Document excerpt →
§ §

Facebook Starts Labeling Foreign State-Run Media

Facebook announced Thursday that it has started labeling posts from state-controlled media outlets, including ones with links to Russia and China.

The social media giant first floated the idea in October 2019, when it announced that it was working on labeling state-controlled media on their Facebook Pages and in the Ad Library as part of “several new measures to help protect the democratic process.”

“We’re providing greater transparency into these publishers because they combine the influence of a media organization with the strategic backing of a state, and we believe people should know if the news they read is coming from a publication that may be under the influence of a government,” wrote Nathan Gleicher, Facebook’s head of cybersecurity, in a published statement on Thursday.

The labels will first appear globally in the Ad Library Page view, on Pages, and in the Page Transparency section, while in the United States they will start to appear on News Feed posts starting next week.

Facebook will apply the label to around 200 pages at the outset, including Russia’s Sputnik, Iran‘s Press TV, and China’s Xinhua News, according to a partial list Facebook provided.

Advertisements from state-controlled outlets will start receiving the label starting this summer, Gleicher stated.

Xinhua News Agency
Firefighters stand outside the offices of China’s Xinhua News Agency after its windows were shattered during protests in Hong Kong on Nov. 2, 2019. (Kin Cheung/AP Photo)

Gleicher said in an interview that the company will not apply the label to any U.S.-based news outlets, as it determined that even U.S. government-run outlets have editorial independence.

§ §

Problems and tasks →
1. In the Facebook labeling article, switch "editorial independence" to "editorial autonomy" in everything from "Advertisements from state-controlled" down to "have editorial independence.".
2. Which state-controlled outlets does the Facebook labeling article name from the partial list Facebook provided?
3. Extend the article on Facebook labeling state-run media by writing what comes next.
The material after this article comes from a separate source.

Supplied data →
§ §

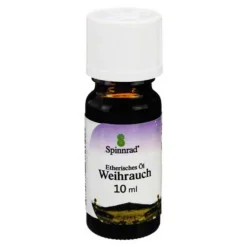 Ätherisches Öl Weihrauch, 10 ml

§ §

List of answers →
1.
Advertisements from state-controlled outlets will start receiving the label starting this summer, Gleicher stated.

Xinhua News Agency
Firefighters stand outside the offices of China’s Xinhua News Agency after its windows were shattered during protests in Hong Kong on Nov. 2, 2019. (Kin Cheung/AP Photo)

Gleicher said in an interview that the company will not apply the label to any U.S.-based news outlets, as it determined that even U.S. government-run outlets have editorial autonomy.

2. Russia's Sputnik, Iran's Press TV, and China's Xinhua News

3.
Under the measure, Facebook will not use the label for media outlets affiliated with individual political figures or parties, which Gleicher said could push “boundaries that are very, very slippery.”

“What we want to do here is start with the most critical case,” he said.

Gleicher said Facebook’s definition of state-controlled media was informed by experts on media, governance, human rights, and development.

“We know that governments continue to use funding mechanisms to control media, but this alone doesn’t tell the full story,” Gleicher wrote. “That’s why our definition of state-controlled media extends beyond just assessing financial control or ownership and includes an assessment of editorial control exerted by a government.”

One media company to challenge Facebook after it announced plans for the state-run labels is Al Jazeera. It is funded by the Qatari government but insists it has editorial independence and in a November letter (pdf) to Facebook said such a label “would cause irreparable harm” to the outlet.

Media outlets can submit an appeal if they believing they have been mislabeled by Facebook.

Reuters contributed to this report.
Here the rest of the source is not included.